Source linked

المعايير الخفية لبرنامج الماجستير تصل إلى عشرات الآلاف تحت مراقبة عميقة

arxiv.org@proud_squirrelyesterday·Machine Learning·6 comments

أظهرت الأبحاث الجديدة أن التفكير المباشر في التفكير المتكرر لا يستطيع السيطرة على مقياس الحالة المختلطة المتكررة، والرسائل غير المتغيرة مثل RMSNorm تسمح بتفكيك المعايير إلى 10،000+ على الرغم من مراقبة ضخمة.

arxivlooped language modelstransformersrmsnormlayer normhidden state scale

In 44M and 129M looped transformers, hidden-state norms explode to tens of thousands even when every loop receives dense cross-entropy supervision.

That's the readout blind spot identified in a new arXiv preprint. The authors demonstrate that dense per-loop cross-entropy controls only the variables the readout exposes. Variables hidden from the loss-derivative path remain entirely unregulated.

The Scale-Invariant Readout Trap

Scale-invariant readouts like RMSNorm and LayerNorm normalize the hidden state before feeding it to the output projection. That normalization hides the radial scale from the cross-entropy loss. Pre-norm residual recurrence keeps carrying and updating that same hidden scale, but the loss never sees it.

Consequence: early exits become usable (the loss can train them via dense supervision), but the recurrent scale runs wild. In experiments without inter-loop normalization, per-loop cross-entropy through RMSNorm readouts drove final hidden-state norms into the thousands or even tens of thousands.

The Fix: Two Paths to Scale Control

The paper proposes a straightforward design rule. Dense supervision trains exits; recurrent scale control requires separate handling.

First path: use scale-visible readouts that don't normalize away the norm. Second path: add explicit norm penalties to the loss function. Both approaches keep hidden-state norms in the tens instead of the thousands. The complementary architectural fix is scale-removing recurrence (normalizing in the loop itself).

Consistent with the rule, scale-controlled variants achieved lower perplexity at matched inference-depth operating points in the authors' variable-depth benchmarks.

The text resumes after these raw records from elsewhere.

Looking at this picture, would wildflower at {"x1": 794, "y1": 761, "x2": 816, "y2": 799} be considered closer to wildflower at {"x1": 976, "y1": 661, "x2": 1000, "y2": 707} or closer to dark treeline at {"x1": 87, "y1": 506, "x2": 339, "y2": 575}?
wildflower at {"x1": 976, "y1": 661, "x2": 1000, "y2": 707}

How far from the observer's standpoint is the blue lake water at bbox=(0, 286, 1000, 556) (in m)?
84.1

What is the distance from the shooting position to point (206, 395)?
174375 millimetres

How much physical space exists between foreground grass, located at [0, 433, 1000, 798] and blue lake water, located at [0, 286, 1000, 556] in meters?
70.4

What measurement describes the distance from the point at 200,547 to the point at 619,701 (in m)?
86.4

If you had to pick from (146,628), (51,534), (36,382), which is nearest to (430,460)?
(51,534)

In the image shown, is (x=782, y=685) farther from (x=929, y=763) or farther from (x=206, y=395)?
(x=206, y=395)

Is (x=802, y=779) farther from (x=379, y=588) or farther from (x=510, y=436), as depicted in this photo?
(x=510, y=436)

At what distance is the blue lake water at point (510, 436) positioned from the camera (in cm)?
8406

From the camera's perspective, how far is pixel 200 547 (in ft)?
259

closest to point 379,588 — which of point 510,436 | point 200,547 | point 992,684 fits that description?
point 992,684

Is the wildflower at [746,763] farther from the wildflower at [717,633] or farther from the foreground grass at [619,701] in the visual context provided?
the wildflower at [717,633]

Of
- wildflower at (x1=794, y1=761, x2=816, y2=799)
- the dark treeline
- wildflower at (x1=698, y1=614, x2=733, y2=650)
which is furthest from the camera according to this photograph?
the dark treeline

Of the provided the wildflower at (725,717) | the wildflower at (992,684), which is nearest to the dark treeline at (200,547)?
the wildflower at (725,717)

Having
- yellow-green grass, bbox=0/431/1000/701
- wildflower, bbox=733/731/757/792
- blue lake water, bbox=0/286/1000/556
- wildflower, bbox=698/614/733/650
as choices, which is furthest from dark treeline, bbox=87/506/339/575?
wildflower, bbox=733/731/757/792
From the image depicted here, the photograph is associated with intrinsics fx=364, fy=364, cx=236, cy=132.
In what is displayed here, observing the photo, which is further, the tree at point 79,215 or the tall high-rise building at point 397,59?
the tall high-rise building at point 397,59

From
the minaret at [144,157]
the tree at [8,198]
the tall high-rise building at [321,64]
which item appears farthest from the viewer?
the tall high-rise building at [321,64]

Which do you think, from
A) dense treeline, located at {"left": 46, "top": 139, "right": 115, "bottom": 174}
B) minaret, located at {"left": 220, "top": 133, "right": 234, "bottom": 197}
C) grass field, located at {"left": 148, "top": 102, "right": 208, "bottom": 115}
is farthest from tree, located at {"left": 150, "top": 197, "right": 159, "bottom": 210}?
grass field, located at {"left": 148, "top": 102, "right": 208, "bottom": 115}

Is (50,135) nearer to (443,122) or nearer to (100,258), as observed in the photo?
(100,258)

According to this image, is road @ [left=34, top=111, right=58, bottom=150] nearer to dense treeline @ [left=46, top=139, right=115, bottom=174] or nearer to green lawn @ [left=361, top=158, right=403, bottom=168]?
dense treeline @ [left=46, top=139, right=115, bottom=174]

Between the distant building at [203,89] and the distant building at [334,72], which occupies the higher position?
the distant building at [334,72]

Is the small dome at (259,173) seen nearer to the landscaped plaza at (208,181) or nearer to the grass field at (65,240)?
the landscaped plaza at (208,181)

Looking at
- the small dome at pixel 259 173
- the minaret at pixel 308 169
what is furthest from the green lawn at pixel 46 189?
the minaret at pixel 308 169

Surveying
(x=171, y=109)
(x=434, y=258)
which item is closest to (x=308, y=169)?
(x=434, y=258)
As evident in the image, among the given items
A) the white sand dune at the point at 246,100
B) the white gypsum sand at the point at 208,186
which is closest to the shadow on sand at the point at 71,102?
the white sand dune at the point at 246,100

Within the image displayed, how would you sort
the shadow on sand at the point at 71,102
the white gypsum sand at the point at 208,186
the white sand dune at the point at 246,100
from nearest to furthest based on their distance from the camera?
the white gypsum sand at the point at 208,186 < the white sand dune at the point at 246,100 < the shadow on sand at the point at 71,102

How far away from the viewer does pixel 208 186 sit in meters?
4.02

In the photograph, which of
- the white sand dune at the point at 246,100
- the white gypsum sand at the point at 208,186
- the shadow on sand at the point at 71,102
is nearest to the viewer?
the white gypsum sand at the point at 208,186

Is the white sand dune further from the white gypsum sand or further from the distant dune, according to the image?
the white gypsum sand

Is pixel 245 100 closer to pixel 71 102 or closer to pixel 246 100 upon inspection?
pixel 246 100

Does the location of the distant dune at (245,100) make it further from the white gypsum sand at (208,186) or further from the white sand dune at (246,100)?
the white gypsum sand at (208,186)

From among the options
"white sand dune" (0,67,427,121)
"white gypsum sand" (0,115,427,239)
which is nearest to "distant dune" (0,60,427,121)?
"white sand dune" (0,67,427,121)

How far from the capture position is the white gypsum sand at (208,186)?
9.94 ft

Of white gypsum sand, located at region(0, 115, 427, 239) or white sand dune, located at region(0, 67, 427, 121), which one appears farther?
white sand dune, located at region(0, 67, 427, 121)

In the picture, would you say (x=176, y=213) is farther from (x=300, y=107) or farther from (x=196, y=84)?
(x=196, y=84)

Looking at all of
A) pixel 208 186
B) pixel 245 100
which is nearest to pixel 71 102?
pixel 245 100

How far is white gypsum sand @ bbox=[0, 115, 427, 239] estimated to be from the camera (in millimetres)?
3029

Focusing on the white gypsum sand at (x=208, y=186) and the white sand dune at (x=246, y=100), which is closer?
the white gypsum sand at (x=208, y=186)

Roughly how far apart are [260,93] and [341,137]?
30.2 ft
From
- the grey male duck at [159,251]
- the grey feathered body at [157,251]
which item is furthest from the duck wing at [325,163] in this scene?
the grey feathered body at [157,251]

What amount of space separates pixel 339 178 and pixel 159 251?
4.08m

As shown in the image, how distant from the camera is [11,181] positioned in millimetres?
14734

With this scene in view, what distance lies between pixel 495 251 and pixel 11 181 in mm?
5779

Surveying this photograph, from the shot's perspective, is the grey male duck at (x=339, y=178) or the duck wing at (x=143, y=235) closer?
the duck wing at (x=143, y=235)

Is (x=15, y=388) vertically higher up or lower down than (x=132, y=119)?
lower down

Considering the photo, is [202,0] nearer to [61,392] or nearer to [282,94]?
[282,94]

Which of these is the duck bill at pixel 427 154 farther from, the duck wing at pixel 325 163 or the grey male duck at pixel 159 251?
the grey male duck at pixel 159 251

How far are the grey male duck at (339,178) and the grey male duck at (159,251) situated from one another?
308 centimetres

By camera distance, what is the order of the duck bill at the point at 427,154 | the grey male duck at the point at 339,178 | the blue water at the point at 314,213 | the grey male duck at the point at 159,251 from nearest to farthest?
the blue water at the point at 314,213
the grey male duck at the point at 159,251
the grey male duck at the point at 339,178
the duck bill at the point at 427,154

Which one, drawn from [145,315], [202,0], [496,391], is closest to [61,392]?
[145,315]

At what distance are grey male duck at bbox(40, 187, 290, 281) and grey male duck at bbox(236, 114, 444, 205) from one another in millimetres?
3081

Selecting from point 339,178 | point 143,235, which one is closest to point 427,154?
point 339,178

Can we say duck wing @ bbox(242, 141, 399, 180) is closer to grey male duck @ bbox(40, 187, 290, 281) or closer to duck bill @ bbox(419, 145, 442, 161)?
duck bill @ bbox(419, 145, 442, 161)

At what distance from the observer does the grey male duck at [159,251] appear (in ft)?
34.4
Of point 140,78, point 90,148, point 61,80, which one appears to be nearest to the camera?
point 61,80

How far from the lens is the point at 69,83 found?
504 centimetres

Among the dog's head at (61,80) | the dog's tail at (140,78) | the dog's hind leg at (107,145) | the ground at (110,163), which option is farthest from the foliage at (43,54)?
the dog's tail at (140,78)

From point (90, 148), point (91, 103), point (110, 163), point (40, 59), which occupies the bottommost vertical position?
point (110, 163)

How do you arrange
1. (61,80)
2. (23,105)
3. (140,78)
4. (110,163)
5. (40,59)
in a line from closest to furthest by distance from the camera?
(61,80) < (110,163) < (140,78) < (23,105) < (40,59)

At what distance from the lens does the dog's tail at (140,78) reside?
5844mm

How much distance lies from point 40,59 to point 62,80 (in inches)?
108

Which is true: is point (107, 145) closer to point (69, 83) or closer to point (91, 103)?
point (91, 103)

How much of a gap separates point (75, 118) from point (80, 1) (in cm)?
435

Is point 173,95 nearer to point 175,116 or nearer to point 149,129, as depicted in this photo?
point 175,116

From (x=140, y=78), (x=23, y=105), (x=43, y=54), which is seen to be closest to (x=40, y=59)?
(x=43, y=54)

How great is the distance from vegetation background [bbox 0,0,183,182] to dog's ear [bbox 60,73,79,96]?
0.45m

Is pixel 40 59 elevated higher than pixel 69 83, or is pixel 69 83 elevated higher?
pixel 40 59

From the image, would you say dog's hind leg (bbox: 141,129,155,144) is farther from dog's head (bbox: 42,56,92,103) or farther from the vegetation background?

This design rule gives looped LM architects a clear binary choice: make scale visible to a loss term, or remove it from the recurrence entirely. Neglecting either leaves a blind spot that can quietly destabilize a model at scale.

Source: Dense Supervision Is Not Enough: The Readout Blind Spot in Looped Language Models
Domain: arxiv.org

Read original source ->

External source stays available while the OJO article and comment thread stay local.

More in Machine Learning

view topic

χsao GPU Optimizer Finds All Modes at 34x-39x Speedup

A GPU-native population optimizer achieves 100% mode recovery on all 42 SFU benchmark functions up to dimension 64, with speedups up to 39x over basin-hopping, all derivative-free.

SOLAR Framework Derives Speed-of-Light Bounds from PyTorch and JAX Code

A new framework automatically computes the theoretical minimum runtime for deep learning models, validated with zero violations across KernelBench and robotics workloads.

ML-Driven Cache Hits 97% Utilization by Predicting What Users Actually Want

A new framework called ML CPCO predicts content popularity at the user and cluster level, accounting for the fact that 20% of users drive 80% of traffic, and achieves nearly 97% cache utilization in D2D networks.

New MARL Framework Cuts Privacy Leakage 85% for 6G VR Slices

A mobility-driven multi-agent reinforcement learning approach achieves 34% higher throughput while using 28% fewer resources and slashing privacy leakage by 85%.

Comments load interactively on the live page.